▶ _EXERCISE GOAL_: All that is needed is every line of the listing below that has "Lepus".
== PROVIDED MATERIAL
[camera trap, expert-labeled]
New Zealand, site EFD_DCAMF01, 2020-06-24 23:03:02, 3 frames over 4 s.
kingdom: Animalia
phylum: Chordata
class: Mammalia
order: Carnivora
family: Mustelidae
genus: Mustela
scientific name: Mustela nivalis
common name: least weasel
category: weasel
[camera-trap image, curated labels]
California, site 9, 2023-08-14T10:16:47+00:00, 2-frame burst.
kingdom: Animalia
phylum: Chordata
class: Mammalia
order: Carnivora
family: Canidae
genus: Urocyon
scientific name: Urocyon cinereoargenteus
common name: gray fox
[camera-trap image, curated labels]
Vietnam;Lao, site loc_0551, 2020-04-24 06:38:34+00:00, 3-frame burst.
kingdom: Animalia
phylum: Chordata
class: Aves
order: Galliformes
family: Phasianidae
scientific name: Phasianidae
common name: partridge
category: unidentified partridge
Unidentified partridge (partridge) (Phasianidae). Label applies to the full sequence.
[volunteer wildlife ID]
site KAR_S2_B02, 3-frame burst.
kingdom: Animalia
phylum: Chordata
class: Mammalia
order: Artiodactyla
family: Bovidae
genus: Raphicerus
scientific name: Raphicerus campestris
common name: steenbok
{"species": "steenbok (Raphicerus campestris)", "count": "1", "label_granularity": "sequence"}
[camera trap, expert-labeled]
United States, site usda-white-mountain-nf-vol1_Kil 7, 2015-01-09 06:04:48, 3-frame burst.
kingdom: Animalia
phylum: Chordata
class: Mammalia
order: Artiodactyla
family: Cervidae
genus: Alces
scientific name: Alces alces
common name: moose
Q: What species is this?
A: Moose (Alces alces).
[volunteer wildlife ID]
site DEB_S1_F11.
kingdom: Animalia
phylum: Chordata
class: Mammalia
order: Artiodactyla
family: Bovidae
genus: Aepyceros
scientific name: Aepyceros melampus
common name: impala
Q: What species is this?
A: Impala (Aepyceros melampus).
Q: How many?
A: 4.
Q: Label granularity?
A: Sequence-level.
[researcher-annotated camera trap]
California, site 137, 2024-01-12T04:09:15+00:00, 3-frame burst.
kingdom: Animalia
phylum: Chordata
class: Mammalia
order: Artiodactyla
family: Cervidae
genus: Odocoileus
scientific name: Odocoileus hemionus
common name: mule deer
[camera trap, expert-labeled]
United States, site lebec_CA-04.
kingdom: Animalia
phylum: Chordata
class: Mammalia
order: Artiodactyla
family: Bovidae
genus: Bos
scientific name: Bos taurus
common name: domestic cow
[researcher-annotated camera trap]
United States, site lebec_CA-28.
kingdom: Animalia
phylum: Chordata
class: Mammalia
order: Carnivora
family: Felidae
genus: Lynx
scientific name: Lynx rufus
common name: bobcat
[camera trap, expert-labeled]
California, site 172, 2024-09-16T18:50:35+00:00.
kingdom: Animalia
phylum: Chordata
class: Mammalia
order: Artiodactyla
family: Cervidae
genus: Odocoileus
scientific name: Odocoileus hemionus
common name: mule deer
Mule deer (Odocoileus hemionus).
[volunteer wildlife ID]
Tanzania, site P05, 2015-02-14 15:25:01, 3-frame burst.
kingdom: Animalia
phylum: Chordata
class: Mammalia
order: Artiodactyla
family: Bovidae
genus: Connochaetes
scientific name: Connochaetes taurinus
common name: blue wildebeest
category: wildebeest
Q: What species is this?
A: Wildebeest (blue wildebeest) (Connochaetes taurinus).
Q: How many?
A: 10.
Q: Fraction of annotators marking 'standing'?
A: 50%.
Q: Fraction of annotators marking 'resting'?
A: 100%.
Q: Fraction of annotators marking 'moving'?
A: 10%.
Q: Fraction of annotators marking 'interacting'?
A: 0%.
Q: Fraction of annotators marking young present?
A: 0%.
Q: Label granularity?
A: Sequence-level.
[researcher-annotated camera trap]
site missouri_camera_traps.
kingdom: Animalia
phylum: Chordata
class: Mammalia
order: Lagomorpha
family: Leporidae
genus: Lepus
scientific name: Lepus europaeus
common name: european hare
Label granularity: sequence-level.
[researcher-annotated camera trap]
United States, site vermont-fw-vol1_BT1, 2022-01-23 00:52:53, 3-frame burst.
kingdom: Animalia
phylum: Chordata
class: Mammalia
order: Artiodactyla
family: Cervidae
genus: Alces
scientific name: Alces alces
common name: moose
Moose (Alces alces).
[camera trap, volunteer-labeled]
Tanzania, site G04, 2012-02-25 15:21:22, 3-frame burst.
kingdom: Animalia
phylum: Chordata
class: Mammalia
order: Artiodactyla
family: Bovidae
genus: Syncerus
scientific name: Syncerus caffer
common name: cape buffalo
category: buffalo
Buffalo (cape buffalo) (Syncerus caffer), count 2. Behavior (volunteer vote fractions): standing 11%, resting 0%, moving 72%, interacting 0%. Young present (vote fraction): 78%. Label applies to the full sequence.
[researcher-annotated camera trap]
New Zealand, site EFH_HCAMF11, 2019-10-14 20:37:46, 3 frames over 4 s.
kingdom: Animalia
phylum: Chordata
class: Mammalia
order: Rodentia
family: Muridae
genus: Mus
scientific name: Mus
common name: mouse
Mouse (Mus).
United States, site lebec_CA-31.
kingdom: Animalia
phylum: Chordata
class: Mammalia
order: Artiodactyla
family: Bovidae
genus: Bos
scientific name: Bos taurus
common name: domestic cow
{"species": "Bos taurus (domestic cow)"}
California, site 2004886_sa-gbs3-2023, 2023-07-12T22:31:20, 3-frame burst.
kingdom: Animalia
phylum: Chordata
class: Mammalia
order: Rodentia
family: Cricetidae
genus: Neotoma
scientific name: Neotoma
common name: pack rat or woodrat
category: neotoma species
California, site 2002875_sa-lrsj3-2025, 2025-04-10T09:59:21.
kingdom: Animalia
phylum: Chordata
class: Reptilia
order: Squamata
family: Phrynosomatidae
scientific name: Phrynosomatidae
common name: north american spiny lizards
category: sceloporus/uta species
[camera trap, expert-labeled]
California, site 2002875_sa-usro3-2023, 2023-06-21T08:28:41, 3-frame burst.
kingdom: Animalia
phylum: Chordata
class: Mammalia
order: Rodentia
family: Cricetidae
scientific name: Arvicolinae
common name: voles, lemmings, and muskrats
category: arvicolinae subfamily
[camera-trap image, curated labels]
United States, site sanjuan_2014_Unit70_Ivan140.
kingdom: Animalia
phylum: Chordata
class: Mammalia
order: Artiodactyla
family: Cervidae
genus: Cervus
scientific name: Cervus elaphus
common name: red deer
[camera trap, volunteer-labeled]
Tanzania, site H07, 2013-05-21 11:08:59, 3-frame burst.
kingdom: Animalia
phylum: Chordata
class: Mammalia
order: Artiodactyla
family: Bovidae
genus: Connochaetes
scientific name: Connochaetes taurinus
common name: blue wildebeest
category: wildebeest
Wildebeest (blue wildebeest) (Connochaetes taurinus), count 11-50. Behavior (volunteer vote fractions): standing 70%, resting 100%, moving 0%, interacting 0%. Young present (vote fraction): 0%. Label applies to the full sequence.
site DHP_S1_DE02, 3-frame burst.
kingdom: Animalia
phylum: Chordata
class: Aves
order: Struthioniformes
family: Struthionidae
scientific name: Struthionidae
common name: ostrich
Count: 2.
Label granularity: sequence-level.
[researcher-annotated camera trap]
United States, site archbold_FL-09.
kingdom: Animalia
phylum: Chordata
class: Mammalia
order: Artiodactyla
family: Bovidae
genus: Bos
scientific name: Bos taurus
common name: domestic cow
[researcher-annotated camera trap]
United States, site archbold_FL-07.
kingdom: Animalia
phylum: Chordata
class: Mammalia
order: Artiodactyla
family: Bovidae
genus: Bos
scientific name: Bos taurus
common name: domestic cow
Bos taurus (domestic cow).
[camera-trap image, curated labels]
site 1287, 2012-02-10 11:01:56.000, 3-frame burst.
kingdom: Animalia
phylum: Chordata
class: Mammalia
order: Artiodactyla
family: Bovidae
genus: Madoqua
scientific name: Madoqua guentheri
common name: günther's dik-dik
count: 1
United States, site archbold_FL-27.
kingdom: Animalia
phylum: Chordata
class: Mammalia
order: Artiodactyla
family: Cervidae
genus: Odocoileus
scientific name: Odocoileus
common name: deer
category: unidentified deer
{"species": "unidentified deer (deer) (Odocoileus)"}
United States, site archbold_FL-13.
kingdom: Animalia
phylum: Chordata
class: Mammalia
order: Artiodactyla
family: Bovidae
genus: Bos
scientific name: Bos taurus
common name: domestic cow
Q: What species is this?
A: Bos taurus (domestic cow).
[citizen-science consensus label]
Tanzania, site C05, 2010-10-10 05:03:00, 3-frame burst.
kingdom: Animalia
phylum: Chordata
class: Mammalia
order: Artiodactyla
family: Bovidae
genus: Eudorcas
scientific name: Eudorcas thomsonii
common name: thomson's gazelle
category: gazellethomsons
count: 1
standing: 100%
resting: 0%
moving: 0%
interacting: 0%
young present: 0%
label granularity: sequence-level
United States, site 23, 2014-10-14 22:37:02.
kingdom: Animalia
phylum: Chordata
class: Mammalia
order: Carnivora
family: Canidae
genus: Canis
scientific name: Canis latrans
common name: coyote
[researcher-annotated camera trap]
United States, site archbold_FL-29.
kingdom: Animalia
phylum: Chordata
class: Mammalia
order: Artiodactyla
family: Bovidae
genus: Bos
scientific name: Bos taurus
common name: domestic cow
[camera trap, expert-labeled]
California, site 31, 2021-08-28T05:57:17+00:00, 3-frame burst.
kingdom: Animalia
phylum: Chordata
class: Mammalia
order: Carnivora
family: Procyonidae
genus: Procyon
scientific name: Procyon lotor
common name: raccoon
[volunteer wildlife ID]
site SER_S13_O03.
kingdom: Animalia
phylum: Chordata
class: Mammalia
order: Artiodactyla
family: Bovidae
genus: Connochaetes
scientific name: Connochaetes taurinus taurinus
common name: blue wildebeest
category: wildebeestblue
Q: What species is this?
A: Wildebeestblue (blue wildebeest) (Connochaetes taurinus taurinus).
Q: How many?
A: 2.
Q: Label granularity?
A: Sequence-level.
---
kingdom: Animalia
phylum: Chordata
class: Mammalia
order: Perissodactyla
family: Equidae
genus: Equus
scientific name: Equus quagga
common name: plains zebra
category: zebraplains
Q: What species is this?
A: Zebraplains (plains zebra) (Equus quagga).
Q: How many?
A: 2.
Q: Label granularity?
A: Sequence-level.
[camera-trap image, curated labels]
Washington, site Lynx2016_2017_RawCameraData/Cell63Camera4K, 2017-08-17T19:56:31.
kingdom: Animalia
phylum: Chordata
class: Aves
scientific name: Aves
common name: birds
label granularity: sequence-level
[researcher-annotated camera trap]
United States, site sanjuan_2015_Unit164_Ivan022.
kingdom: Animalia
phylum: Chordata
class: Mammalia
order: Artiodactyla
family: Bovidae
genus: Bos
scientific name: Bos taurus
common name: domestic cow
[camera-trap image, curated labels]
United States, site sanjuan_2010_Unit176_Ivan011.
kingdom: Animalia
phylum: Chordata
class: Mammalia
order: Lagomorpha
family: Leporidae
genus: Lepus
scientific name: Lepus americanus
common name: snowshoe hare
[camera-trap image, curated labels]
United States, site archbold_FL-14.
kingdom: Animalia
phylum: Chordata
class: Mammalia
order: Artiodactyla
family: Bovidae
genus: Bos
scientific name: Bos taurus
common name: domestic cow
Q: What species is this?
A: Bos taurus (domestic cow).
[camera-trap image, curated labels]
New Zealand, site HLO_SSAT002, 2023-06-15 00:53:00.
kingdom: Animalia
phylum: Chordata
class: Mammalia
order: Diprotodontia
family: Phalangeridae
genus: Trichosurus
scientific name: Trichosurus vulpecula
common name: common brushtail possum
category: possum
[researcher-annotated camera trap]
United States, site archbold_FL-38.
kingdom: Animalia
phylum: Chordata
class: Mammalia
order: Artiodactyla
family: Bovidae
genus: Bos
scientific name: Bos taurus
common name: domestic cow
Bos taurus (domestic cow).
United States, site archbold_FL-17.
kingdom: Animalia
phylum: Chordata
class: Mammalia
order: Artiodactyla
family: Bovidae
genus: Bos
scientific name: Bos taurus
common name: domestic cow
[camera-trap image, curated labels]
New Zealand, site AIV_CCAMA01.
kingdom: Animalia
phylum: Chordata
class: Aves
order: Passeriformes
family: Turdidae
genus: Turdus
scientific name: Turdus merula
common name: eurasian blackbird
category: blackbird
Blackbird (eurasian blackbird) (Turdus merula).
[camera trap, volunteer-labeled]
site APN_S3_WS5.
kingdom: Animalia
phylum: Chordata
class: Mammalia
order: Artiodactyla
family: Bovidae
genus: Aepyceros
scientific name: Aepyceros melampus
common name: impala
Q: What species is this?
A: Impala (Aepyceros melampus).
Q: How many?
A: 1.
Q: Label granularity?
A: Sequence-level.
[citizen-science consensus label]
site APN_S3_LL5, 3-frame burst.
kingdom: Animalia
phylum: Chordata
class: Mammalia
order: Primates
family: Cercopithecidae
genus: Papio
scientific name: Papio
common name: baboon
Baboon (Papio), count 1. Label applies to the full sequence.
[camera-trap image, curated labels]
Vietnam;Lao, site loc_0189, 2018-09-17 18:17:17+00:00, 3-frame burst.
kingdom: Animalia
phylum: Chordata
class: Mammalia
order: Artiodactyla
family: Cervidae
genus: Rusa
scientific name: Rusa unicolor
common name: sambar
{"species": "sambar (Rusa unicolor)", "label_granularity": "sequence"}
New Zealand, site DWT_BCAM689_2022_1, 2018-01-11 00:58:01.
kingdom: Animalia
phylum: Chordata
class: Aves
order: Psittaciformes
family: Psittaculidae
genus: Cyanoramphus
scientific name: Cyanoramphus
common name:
====
▶ _SOLUTION FOR THIS EXERCISE_:
genus: Lepus
scientific name: Lepus europaeus
genus: Lepus
scientific name: Lepus americanus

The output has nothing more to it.